━━ Source material ━━

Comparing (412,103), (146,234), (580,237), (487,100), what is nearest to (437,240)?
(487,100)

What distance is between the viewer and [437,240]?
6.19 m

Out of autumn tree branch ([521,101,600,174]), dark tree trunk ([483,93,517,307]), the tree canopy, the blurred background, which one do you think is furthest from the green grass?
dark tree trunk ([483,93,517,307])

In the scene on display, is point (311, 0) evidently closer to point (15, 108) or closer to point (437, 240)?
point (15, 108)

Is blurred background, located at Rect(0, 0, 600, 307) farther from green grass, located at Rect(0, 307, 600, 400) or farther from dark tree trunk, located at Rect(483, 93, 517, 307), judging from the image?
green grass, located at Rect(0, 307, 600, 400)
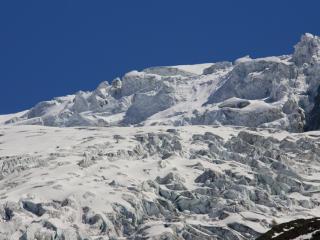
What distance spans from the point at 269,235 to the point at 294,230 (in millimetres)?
5228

━━━

**Short exercise:**
Please retype everything from the line containing "What distance spans" down to the end of the entries.

**Response below:**
What distance spans from the point at 269,235 to the point at 294,230 (in millimetres)?
5228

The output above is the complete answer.